Is he asking for a national vigilante network? Who trains them? Who pays them? Who prevents them from becoming the next militia that turns against the state? The Minister offers no answers, because there are none. The statement is emotional grandstanding, not policy.
The Real Problem: Generational Failure at the Top
General Musa belongs to a military brass that has overseen two decades of steady security deterioration. Under his peers, Boko Haram evolved from a local sect to a global affiliate. Under his predecessors, banditry became a billion-naira industry. Under his watch as Theatre Commander (and now Minister), terrorists still hoist flags in parts of Niger State, and kidnappings have become routine.
Now he turns to the youth, implying that the generation that failed to stop the slide wants the next generation to clean up the mess—without tools, without institutional backing, and without accountability.
That is not leadership. That is a dereliction of duty dressed in motivational rhetoric.
What Should the Minister Have Said Instead?
If General Musa truly wants to empower youth, he should:
- Demand a massive recruitment and better welfare package for young people into reformed police and military forces, not vigilante chaos.
- Push for a national intelligence structure that uses youth digital skills for surveillance and early warning, not as cannon fodder.
- Advocate for a Marshall Plan for conflict zones — jobs, schools, clinics—so that young people see the state as protector, not as an absent landlord.
- Resign if he cannot secure a budget and reform plan to end the madness within a defined timeline.
Instead, he offers slogans.
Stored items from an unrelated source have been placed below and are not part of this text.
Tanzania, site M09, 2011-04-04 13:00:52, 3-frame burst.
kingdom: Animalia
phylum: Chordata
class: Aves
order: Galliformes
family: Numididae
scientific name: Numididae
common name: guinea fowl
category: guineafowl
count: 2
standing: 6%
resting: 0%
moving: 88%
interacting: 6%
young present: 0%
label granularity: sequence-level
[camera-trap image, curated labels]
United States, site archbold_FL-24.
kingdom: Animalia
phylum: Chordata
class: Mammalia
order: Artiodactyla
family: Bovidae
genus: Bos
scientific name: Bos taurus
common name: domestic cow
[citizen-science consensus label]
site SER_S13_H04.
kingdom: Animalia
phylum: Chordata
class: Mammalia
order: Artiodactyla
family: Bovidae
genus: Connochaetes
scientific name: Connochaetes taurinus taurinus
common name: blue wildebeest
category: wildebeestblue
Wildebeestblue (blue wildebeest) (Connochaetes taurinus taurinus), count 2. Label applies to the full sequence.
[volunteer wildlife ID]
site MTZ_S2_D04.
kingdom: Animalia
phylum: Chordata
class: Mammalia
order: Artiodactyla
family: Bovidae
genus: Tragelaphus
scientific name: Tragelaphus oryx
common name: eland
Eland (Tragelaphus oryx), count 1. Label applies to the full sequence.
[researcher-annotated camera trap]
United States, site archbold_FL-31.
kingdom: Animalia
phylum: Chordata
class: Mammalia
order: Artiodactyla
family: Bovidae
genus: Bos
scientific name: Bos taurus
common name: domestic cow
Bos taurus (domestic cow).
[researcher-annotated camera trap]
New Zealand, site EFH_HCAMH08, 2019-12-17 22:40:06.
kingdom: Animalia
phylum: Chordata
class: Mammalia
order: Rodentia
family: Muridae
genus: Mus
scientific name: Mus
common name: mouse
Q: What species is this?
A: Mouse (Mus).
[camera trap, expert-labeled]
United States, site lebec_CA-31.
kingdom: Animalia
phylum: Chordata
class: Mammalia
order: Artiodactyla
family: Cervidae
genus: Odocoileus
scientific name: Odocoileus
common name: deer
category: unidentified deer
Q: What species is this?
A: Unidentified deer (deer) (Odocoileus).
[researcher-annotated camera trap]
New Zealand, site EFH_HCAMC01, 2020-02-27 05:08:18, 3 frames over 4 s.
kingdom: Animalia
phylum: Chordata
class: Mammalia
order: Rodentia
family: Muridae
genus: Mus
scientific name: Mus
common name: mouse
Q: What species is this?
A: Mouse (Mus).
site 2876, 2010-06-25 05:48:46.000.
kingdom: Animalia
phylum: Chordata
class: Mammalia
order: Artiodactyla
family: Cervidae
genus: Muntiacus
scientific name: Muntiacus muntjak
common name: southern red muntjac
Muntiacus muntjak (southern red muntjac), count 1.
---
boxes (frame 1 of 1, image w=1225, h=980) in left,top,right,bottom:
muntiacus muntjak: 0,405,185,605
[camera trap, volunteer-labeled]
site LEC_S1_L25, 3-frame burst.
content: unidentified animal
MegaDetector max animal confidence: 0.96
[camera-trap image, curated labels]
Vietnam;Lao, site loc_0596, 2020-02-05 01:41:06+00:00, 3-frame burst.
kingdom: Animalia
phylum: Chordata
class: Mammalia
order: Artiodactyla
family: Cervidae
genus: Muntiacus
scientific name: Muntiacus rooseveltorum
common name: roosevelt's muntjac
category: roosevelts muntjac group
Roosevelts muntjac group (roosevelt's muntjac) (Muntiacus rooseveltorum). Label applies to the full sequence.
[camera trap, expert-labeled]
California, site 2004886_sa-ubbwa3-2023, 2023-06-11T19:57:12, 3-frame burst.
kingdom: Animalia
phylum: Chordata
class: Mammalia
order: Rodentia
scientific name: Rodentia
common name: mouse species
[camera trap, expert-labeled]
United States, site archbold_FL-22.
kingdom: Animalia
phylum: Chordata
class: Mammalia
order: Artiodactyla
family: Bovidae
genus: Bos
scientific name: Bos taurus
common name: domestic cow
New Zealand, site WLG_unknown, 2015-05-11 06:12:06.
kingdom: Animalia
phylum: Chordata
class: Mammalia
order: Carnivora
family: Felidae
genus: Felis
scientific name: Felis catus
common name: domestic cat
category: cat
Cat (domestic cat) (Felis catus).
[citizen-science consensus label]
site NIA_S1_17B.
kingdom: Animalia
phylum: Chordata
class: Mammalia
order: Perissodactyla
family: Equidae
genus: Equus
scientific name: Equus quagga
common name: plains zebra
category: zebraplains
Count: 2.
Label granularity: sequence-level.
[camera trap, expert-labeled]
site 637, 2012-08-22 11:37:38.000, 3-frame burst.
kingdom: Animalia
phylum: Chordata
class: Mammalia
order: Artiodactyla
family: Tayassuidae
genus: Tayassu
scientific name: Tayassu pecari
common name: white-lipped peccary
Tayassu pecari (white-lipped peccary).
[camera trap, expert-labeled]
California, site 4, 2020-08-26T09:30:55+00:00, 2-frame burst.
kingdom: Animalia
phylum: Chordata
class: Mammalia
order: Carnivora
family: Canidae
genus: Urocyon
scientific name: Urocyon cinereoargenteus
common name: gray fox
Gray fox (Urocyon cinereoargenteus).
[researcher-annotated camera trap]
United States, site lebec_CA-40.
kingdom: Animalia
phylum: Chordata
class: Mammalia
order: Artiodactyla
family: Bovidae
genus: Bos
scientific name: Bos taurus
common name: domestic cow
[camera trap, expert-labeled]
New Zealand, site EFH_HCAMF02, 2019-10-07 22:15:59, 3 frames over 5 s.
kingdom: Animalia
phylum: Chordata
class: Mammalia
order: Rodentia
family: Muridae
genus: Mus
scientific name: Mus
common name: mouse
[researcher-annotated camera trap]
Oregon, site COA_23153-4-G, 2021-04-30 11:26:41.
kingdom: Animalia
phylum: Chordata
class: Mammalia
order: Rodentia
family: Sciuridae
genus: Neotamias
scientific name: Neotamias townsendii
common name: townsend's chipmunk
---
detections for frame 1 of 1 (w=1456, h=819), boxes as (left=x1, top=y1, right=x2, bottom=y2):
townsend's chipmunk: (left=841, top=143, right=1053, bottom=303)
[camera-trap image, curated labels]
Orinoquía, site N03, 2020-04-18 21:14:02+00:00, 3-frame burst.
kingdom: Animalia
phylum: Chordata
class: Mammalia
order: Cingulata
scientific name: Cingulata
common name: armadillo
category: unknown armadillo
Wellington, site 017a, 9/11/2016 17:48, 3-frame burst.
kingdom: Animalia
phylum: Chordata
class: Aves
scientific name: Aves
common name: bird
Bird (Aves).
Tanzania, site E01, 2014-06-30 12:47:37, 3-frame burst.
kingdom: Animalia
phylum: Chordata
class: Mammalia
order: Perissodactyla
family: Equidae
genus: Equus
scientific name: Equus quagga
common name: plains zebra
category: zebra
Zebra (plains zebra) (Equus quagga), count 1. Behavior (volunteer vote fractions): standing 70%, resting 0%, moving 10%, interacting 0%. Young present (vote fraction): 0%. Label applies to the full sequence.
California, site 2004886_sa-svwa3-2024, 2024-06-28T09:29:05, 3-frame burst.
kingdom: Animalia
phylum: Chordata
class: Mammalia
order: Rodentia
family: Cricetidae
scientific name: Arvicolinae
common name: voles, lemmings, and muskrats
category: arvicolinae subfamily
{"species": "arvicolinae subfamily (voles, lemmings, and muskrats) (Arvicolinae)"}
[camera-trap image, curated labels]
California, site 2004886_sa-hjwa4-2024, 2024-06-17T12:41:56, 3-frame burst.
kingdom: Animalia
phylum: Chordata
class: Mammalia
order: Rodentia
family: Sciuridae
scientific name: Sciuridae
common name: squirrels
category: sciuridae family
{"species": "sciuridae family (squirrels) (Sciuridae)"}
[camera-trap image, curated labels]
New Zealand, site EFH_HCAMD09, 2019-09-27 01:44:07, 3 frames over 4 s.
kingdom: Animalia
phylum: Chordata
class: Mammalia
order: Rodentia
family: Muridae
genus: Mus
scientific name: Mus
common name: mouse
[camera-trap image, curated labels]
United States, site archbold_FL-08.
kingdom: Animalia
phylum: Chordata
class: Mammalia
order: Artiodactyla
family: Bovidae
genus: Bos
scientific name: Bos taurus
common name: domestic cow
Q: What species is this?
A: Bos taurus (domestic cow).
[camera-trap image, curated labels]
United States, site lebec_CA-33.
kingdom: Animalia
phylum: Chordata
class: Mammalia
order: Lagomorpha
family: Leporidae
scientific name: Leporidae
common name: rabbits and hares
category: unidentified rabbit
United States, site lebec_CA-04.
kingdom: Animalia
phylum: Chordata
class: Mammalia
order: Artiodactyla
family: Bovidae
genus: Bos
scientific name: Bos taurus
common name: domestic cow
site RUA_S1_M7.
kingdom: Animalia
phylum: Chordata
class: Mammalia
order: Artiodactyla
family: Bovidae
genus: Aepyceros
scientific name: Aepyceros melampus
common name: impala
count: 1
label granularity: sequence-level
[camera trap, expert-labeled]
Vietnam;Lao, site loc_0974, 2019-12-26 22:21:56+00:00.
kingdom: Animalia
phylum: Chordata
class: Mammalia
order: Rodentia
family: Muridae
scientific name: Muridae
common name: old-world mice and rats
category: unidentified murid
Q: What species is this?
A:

And slogans do not stop bullets
Conclusion: A Shameful Passing of the Buck
Retired General Christopher Musa once had the trust of the nation. But this latest exhortation—that the youth should "rise up and lead the fight"—is an insult to every young Nigerian who has been kidnapped, orphaned, or displaced by the very insecurity his generation failed to prevent. It is a confession of failure dressed as a challenge.
The youth are rising, Sir. They are rising against bad governance, against police brutality, against economic strangulation. But they will not—and should not—rise to fight a war you and your colleagues were paid, trained, and sworn to win. That is your job. Do it. Or step aside for someone who will.